Starbucks Corp.’s shares dropped 3.2% in extended trading after its third quarter earnings missed the estimates of Wall Street analysts. This was mainly due to the impact of the pandemic continuation, which lowered store traffic and sales growth.
The coffee chain reported adjusted earnings of 78 cents per share, below the 84 cents per share expected by analysts. The net income rose to $1.15 billion, or 97 cents per share, up from $315.2 million, or 26 cents per share, in the same quarter last year. Sales rose 73% from the same period last year to $7.5 billion, but it still fell short of analysts’ estimates of $7.68 billion.
Starbucks also announced that it is experiencing supply chain problems because of the Covid-19 resurgence. The company is struggling with staff shortages and rise in costs, and has started to reduce the working hours of some retail staff, which could impact the company’s service levels.

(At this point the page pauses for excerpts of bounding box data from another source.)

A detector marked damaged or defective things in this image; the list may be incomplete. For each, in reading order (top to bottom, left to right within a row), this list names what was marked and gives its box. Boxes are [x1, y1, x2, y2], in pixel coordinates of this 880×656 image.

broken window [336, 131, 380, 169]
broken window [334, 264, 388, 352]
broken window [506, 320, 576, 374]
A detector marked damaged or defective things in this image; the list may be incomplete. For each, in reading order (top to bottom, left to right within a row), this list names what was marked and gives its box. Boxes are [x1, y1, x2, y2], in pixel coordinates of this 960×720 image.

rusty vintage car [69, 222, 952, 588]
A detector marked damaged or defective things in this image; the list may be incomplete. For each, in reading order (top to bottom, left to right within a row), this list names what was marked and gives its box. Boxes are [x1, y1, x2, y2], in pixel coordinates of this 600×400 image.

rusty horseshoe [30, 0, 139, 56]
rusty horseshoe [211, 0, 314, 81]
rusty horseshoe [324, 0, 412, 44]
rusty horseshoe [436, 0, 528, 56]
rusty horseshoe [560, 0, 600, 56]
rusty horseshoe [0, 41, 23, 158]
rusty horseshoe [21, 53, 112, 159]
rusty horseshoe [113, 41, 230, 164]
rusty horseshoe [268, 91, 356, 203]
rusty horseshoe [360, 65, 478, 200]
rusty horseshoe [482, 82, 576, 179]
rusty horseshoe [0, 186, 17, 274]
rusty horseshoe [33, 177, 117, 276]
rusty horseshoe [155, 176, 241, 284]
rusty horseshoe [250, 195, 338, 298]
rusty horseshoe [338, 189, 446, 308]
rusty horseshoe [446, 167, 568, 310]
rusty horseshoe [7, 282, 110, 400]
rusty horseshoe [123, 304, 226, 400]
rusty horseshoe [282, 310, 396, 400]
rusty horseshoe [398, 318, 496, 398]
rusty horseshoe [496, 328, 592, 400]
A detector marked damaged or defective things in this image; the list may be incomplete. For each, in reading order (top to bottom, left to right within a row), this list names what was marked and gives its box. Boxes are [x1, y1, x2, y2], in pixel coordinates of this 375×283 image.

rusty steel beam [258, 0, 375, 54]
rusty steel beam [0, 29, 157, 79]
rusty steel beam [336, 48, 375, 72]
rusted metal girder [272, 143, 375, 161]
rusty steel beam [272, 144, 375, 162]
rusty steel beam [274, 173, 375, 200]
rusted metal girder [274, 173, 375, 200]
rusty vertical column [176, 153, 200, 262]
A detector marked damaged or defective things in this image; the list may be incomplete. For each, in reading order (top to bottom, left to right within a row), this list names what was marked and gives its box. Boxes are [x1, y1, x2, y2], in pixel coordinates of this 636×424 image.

Moreover, Starbucks is also facing challenges in key international markets, including China. The company reported less-than-expected China same-store sales growth, which rose 19%, missing the projected rate of 27% growth. As per analysts, competition in China is tough with local rivals like Luckin Coffee and HeyTea expanding their stores, which could severely dent Starbucks’ market share.
However, Starbucks boosted its full-year earnings forecast despite the current challenges. The company now expects adjusted earnings per share in the range of $3.20 to $3.25, up from the prior forecast of $2.90 to $3.00. For the fiscal fourth quarter, Starbucks expects to earn between 88 cents and 93 cents per share, notably lower than current analysts’ expectations of $1.01 per share.